Cocooned in a pink blanket in her car seat on the table, the baby cooed, eyes clinched shut, wispy hair already showing traces of red like her mother’s.
“It’s the way it’s supposed to be,” said Rachel Crawford.
After tying the knot in Michigan on Super Bowl Sunday of 2009, the young couple said they never could have imagined spending the first few weeks with their firstborn daughter in a house hundreds of miles from home at Eielson Air Force Base, where Josh is stationed as an airman with the 354th Communications Squadron.
A whirlwind few hours in early January changed everything.
Operated by the non-profit Fisher Foundation, the Fisher House at Joint Base Elmendorf-Richardson is one of 54 worldwide offering free housing for military families while their loved ones receive medical treatment.
With 11 rooms reserved for families and service members living more than fifty miles away and a 12th reserved for families referred by the VA hospital, Fisher House Director Jeff Temple said the home has already welcomed several families since opening its doors December 22.
With two six-room wings situated around a common living area and kitchen, Temple said it’s designed after a “compassionate care” model where “everybody there kind of cares for each other.”
While Temple is currently the only employee, he said the House depends on five or six key volunteers who assist in checking families in, giving them a tour of the home and, most importantly, making them feel comfortable and at home.
“It really kind of takes that piece of worry away from them,” Temple said.
It did for the Crawfords.
“We found out there were going to be some complications Tuesday and flew down Wednesday,” Josh said.
After learning of a potentially life-threatening problem with his wife’s pregnancy, he said he had less than two hours to make the forty-five minute drive back to base from the hospital, pack a quick bag and drive back to the hospital in time to catch a red-eye flight to Anchorage.
They said they spent the first night at Providence Hospital while Rachel underwent a series of tests and ultrasounds. The next day, doctors scheduled a c-section for the following morning, and Josh’s commanding officer recommended they move into the Fisher House during their stay in Anchorage.
He recalled feeling a great peace of mind that night, settled into the home and preparing for Devi’s birth. They ate at the Red Robin at Tikhatnu Commons that night, he said, and the ice cream was on the house in celebration of their daughter’s impending birthday.
Crawford said the gravity of their situation had not yet sunk in.
“We were going to have a perfect baby, perfect timing, no complications,” he said. “It hit me a few days later.”
Driving back and forth between the Fisher House and the hospital in their rental Nissan, holding their breaths while doctors performed a series of surgeries on their infant daughter in the weeks after her birth, they said they began to realize what could have happened.
“It’s been kind of a blur, every emotion you could think of,” said Rachel, long red hair falling loosely over her shoulders, eyes tired from sleepless nights spent looking after her child.

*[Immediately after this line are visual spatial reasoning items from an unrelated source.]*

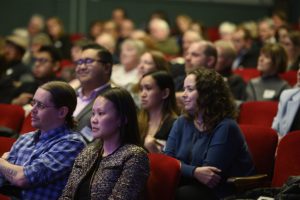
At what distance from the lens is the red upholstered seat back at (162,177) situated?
3.05m

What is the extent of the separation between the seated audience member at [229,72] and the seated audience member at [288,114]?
0.97 metres

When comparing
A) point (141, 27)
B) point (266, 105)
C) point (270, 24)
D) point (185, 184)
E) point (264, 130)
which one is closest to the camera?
point (185, 184)

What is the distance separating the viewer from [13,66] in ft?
21.3

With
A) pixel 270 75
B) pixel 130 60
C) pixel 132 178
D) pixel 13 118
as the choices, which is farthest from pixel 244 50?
pixel 132 178

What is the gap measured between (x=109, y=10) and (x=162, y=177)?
8.15 meters

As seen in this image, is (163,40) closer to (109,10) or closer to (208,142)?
(109,10)

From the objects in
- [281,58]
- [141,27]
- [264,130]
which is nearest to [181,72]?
[281,58]

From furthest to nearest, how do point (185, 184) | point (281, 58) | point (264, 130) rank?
point (281, 58) < point (264, 130) < point (185, 184)

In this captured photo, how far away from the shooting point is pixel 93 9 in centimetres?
1080

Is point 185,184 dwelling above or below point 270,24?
below

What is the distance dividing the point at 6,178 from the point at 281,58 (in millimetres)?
2768

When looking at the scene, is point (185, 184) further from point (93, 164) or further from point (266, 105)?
point (266, 105)

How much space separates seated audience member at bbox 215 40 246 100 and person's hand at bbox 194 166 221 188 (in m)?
1.93

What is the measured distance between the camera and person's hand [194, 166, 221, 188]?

Now, they’re finally ready to fly back to Fairbanks and introduce Devi to her real home and ocean-blue home office turned nursery.

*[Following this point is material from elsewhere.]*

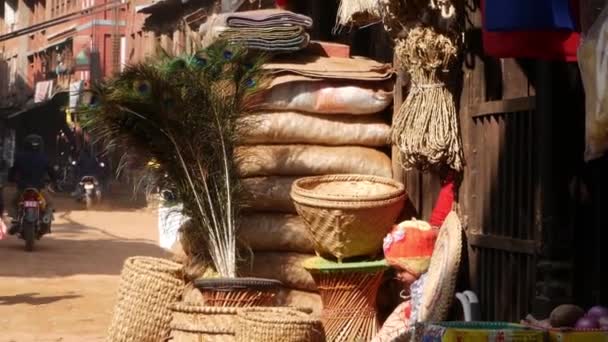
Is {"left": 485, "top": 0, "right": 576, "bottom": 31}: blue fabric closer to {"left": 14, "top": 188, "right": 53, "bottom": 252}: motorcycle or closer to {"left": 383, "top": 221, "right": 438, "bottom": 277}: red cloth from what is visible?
{"left": 383, "top": 221, "right": 438, "bottom": 277}: red cloth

But after spending a month at the Fisher House, “The transition to our house shouldn’t be that difficult for her,” Josh said.

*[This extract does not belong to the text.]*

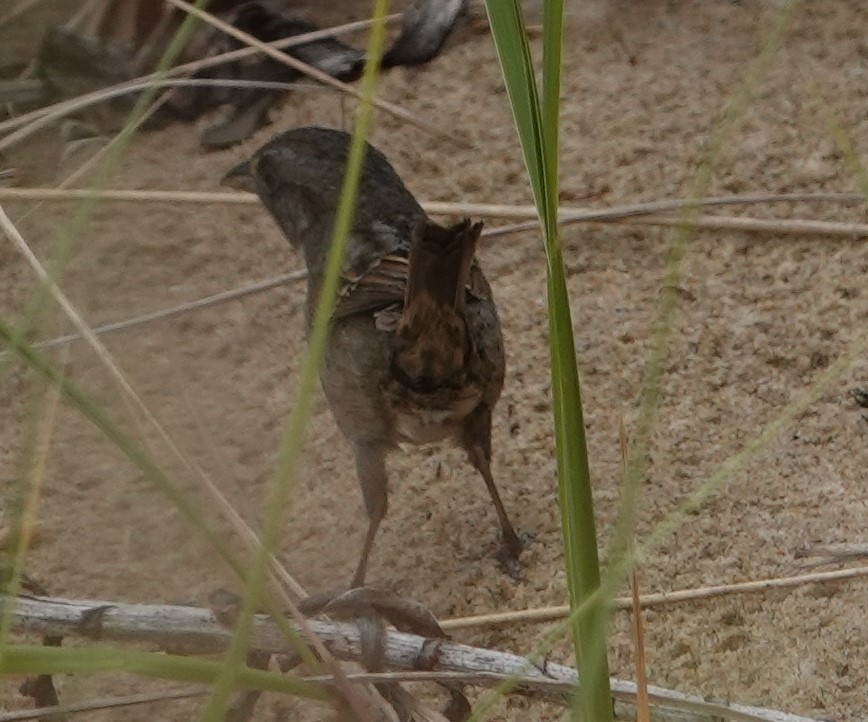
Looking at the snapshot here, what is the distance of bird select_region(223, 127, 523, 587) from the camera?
2529 mm

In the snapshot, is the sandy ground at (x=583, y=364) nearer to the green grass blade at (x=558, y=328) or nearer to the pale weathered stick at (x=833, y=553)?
the pale weathered stick at (x=833, y=553)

“It could have been so much more stressful,” Rachel said. The Fisher House took the stress away, and with a still-uncertain medical future for Devi, born more than a month prematurely ,Josh said the House will be a frequent home-away-from-home for his family.
“It’s inevitable we’ll be back down here,” he said.
The doors will be open.
"Holidays, birthdays & anniversaries have been celebrated with tears and smiles with people who truly understand what the other person is experiencing."